Updated from 12:46 p.m. EST
The company reported late Monday in a Securities and Exchange Commission filing that it laid off 100 more workers than expected during its most recent quarter (a total of 600), which would also result in a charge of $70 million, $20 million more than previously projected.
That's not the really disappointing part -- for investors, not for the additional 100 now without jobs -- and it even led one media outlet to post the unfortunate headline earlier Tuesday " Intel (INTC - Get Report), AMD Lead Broad Advance by Chip Issues."AMD shares ended Tuesday's trading session up 11 cents, or 5.2%, to $2.21. (By the way, it's probably time for a couple of business journalism versions of " "Man Laws": 1) A 4-penny rise by a $2 stock should never be called an advance, and 2) the words "AMD" and "lead" should, going forward, never be used in the same sentence.) Yes, taking another $20 million out of AMD's coffers isn't good, and the idea that 100 more bodies had to be cut doesn't say much for future demand, but you have to give AMD props for scaling down costs amid a dire economic slowdown.
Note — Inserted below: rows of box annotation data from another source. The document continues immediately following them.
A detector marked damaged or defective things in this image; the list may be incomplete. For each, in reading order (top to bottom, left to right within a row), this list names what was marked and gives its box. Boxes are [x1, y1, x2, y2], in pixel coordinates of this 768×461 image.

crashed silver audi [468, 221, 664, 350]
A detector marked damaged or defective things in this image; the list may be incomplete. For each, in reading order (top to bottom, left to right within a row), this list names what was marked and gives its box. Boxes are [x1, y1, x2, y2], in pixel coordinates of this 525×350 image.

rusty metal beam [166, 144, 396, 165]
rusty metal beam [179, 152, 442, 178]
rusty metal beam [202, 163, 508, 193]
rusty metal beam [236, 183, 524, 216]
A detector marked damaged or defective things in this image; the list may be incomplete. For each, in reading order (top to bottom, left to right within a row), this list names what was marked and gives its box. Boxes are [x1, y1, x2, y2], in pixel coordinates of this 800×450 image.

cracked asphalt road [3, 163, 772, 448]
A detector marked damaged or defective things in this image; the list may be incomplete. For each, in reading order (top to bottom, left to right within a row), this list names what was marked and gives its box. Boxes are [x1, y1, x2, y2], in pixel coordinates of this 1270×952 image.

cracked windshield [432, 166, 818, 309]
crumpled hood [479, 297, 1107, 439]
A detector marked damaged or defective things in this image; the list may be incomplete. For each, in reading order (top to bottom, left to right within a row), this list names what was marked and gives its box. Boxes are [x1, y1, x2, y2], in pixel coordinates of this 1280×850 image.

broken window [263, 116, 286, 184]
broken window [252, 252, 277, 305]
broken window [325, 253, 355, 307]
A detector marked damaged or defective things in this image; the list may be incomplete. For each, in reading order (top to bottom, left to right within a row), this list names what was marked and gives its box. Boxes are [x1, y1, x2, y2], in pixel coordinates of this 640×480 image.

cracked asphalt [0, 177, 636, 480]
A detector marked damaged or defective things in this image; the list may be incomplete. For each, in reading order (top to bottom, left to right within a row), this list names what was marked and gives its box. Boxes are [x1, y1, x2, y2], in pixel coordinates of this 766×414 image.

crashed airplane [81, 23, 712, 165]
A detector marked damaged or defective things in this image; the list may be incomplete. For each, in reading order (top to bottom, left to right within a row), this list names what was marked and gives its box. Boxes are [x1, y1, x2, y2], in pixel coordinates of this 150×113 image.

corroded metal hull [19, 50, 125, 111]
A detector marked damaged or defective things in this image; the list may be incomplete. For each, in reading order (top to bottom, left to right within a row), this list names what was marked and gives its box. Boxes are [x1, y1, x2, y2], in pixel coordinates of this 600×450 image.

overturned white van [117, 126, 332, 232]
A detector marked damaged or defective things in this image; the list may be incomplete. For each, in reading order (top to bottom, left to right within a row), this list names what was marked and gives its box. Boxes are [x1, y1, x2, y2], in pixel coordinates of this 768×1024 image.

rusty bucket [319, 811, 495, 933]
The company still employs about 16,000 workers. Here's the real kicker: AMD will once again be writing down the value of goodwill related to its 2006 acquisition of graphics chipmaker ATI Technologies, following an updated outlook for that business. How much of a writedown? The company has no idea. "The Company expects that the impairment charge will be material, but, as of the time of this filing, the Company is unable to estimate the amount or range of amounts of the impairment charge," AMD said in the filing.